Being a Major League Baseball manager can often be a thankless job. Much like being a parent, when things are going badly, the blame falls to the manager's shoulders. When things are going well, the accolades more often go to the heroics of the squad.
It takes a myriad of qualities to breed the perfect manager. The following is a list of the top of the heap out there in 2012.
It takes a special kind of manager to win consistently in a division where the payrolls are often higher than the net worth of a small country. Joe Maddon is that special kind of manager who has managed to win year after year despite his team maintaining a payroll lower than the Yankees infield.
Anyone who has read Jonah Keri's book, The Extra 2%, can tell you that it is more than superior managing that has kept the Tampa Bay Rays competitive against all odds. Maybe he can not take full credit, but he can certainly take his share of credit. Prior to Maddon's arrival in 2006, Tampa Bay had never won more than 70 games in a season. During Maddon's tenure, they have been to the playoffs three times (despite playing in that oh-so-tough division), and Maddon has been named Manager of the Year twice.

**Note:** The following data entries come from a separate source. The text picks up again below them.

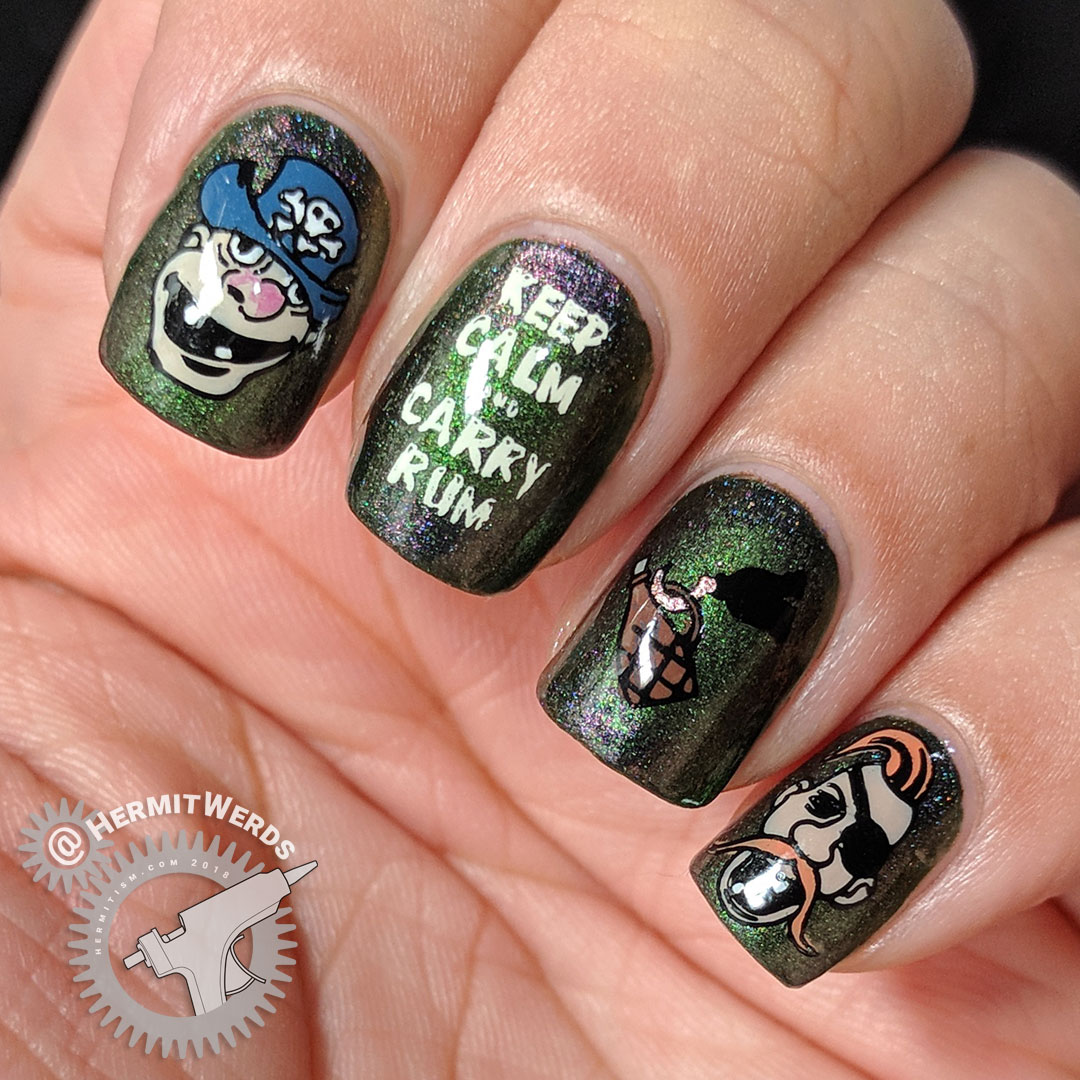 "Carry Rum - Hermit Werds - green shimmer nail art with pirate crew decals and a hook holding a bottle of rum ""Keep Calm and Carry Rum"""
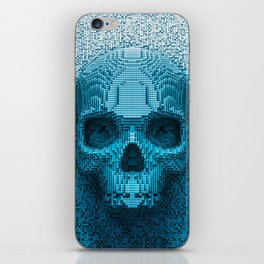 Pixel skull iPhone Skin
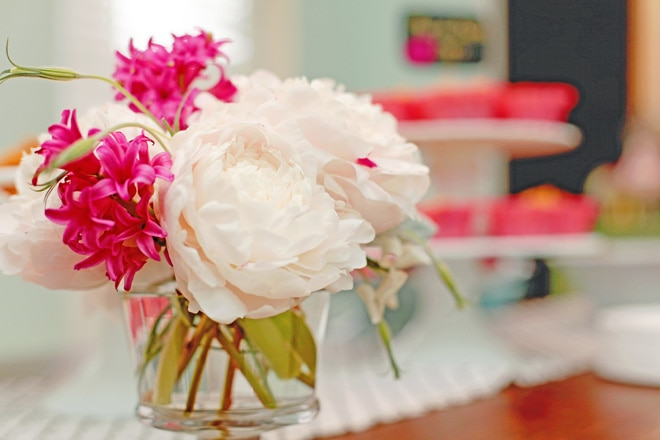 Gorgeous flowers at birthday party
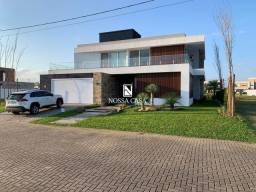 Título do anúncio: Excelente Casa de Alto Padrão com 05 Suítes no Condomínio Ocean Side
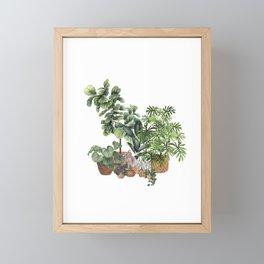 House Plants Watercolor Illustration 6 Framed Mini Art Print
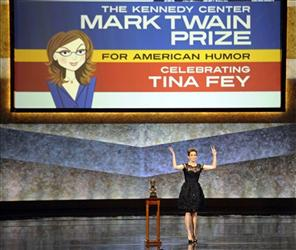Tina Fey makes remarks after being awarded the Mark Twain Prize for American Humor at the Kennedy Center in Washington, Tuesday, Nov. 9, 2010.
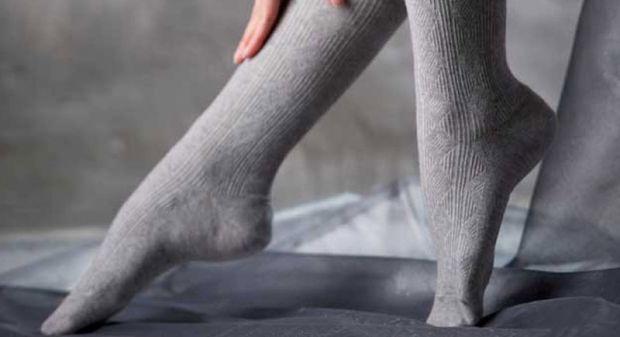 Eğer çorabınızı buzdolabında saklarsanız...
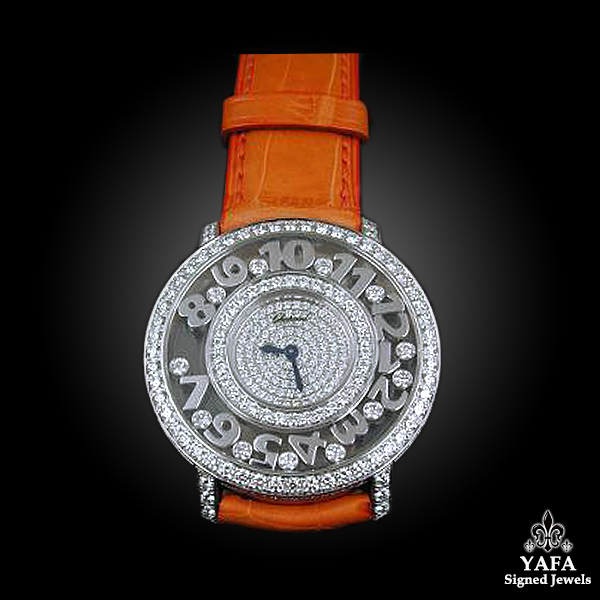 Chopard Diamond with Leather Strap Watch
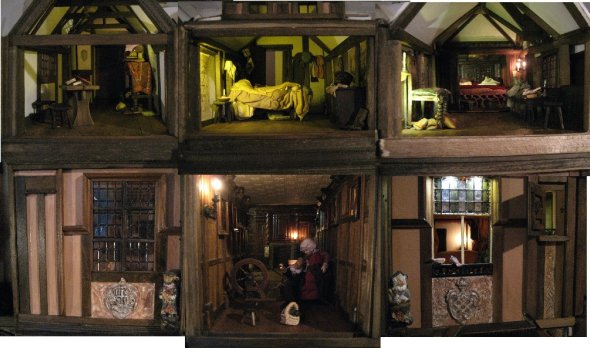 theinfill Medieval, Tudor, Jacobean 1:12 dolls house blog - the infill dolls house blog – top two floors of four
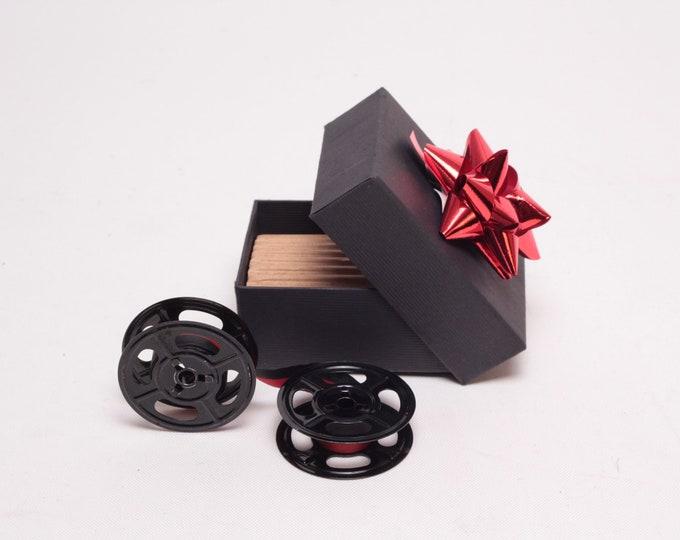 CUSTOM-MADE Colourful spools - Universal and Original Metal Typewriter Ribbon - Universal Ribbon Adler, Olympia, Triumph, Olivetti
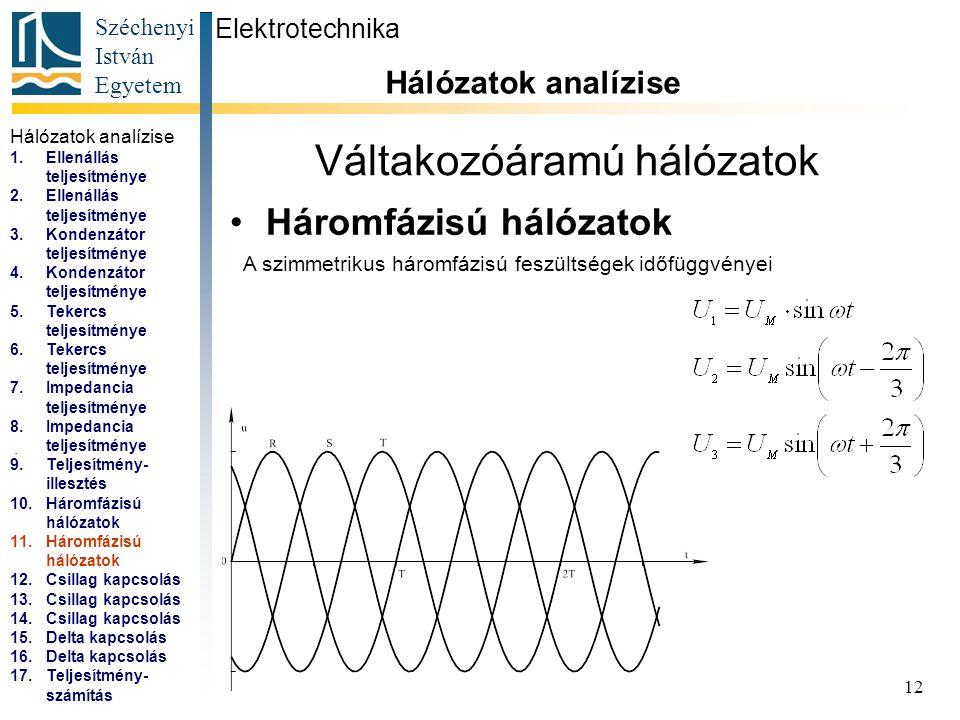 Széchenyi István Egyetem 12 Váltakozóáramú hálózatok Háromfázisú hálózatok Elektrotechnika Hálózatok analízise... A szimmetrikus háromfázisú feszültsé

The season is young still, but the Rays are sitting atop their division. Maddon's winning record in his last six-plus years with a franchise barely older than that just might say that it's not going to be easy to dethrone them.
At the moment, Kirk Gibson is probably best known for a home run he hit off Dennis Eckersley during Game 1 of the 1988 World Series.
As a player, Gibson was a superstar. His playing resume boasts an NL MVP award, two World Series titles, a Silver Slugger award and an ALCS MVP. At the rapid-fire pace that Gibson is proving himself as a Major League manager, his postseason accomplishments as a player may not remain what he is best known for.
In 2010, Gibson was named the interim manager of the Arizona Diamondbacks following the midseason dismissal of A.J. Hinch. Despite posting a paltry 34-49 record in his inaugural managerial tenure, at the end of the season, Gibson was promoted to the manager for the 2011 season, the interim title being dropped.
In his first full season as manager, Gibson proved the Diamondbacks front office had made the smart choice by giving him the job of skipper. Kirk Gibson took the team from worst to first and led them to their first NL West title since 2007. He received the NL Manager of the Year award accordingly.
Texas Rangers manager Ron Washington is considered by many to be a polarizing figure. His positive test for cocaine during the 2009 season did not endear him to many. What has endeared him as a manager has been his ability to navigate his squad to two consecutive World Series bids while remaining a "players manager."
Being a players manager is not always regarded as a positive. Being a confidante to the squad and treating the team in a more buddy-buddy fashion can often be a mistake. People do not always listen to those who do not establish themselves as a leader who commands attention. In Washington's case (as his record with the team shows), it works. He has created an ambiance of loyalty and respect in the Texas clubhouse.
When Ron Washington led the Texas Rangers to their first World Series, it was an incredible triumph. The Rangers had never before won a playoff series. Washington also became only the third African-American to manage a team into a World Series.
The Detroit Tigers, despite a less than spectacular start to the 2012 season, remain the favorite of many to win the AL Central. Sure, they have reigning MVP and perennial filthy hurler Justin Verlander. Yes, the lineup is also blessed to feature both Miguel Cabrera and Prince Fielder. All these great parts can't make the engine work—not without the masterful finesse of a great skipper like Jim Leyland.
Leyland has proven time and again that he can win in either league with whatever squad is handed to him. Remember the last time the Pittsburgh Pirates had a winning season? That was nearly 20 years ago under the rule of Leyland. He led the Pirates to three consecutive division titles. After he left Pittsburgh, the skipper took the helm of expansion team Florida Marlins and brought the first World Series title in franchise history to Florida.
In 2006, Leyland switched allegiance to the American League when he moved north to Detroit. He started his career with the Tigers by taking a team that was coming off 13 consecutive losing seasons and won the American League pennant. There have only been seven managers in baseball history to win a pennant in each league.
As if that wasn't enough to cement Leyland's place on this list, earlier this week, he secured his 1,600th career win passing the great Tommy Lasorda on the All-Time Wins list.